By Kacy Fallon
PROMPT — Who am I today?
I am my mother’s daughter.
I am a motherless daughter.
I am my daughter’s mother.
I am mother
and woman,
teacher
and writer,
wife
and voter.
I am laughing
before I am crying.
I am laughing
much more than crying.
I am crying
but only in hollow bathrooms,
swallowing my screams,
suffocating early dreams.
I am my mother’s daughter
today when the mail arrives:
Jeep offers, credit cards closed two years ago,
Kohl’s catalogues and sales on capris.
I am a motherless daughter
every day
these days.
I read her journals
when she was my
age-34, the world ahead-
I am only in the journals twice
so I read them again
and I read them again.
I am searching
I am clawing
I am crawling,
scratching at the worn
kitchen tile of our first home
trying to get back,
trying to remember before,
before I was this motherless daughter.
I am here,
but I am not here at all.
What I mean is,
I am here:
I am nursing the son my mother will never know
I am my daughter’s mother
I am mommy
mama
mother.
I am a mother.
But I am a daughter too.
I can’t escape either.
Kacy Fallon is a mom, proud military wife, writer, and educator.

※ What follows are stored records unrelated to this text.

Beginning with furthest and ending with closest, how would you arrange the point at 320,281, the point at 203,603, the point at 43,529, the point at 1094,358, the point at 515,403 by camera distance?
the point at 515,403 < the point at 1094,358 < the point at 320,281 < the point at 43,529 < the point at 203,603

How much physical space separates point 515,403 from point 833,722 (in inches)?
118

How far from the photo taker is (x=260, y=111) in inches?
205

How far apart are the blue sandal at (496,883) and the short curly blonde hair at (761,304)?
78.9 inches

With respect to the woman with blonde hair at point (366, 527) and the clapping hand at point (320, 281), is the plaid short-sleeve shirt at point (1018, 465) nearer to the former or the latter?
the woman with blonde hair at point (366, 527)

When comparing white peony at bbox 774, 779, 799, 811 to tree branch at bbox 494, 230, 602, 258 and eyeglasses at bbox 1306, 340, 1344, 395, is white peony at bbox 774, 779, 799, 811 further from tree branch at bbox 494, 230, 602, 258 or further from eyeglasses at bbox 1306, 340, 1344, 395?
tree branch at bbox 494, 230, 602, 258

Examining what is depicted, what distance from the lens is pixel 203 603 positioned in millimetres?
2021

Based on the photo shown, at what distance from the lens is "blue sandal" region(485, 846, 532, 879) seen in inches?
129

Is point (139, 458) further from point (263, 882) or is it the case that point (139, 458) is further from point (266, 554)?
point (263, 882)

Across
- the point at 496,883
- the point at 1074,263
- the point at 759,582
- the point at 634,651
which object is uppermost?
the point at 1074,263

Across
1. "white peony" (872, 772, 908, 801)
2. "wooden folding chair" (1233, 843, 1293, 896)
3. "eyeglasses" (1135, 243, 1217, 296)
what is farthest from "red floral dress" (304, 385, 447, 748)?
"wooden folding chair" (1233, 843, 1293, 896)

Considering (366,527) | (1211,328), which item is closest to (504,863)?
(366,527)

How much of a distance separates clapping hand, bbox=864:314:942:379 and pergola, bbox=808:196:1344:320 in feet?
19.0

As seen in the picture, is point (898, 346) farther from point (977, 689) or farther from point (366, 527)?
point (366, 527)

Her work has appeared in PANK Magazine, Euphony, 50-Word Stories, Ghost Town, and Boston Poetry Magazine, among others. Kacy is an adjunct professor of English at Endicott College in Beverly, MA, where she previously served as the Director of the Writing Center. In particular, Kacy loves teaching creative writing. She currently lives in Florida.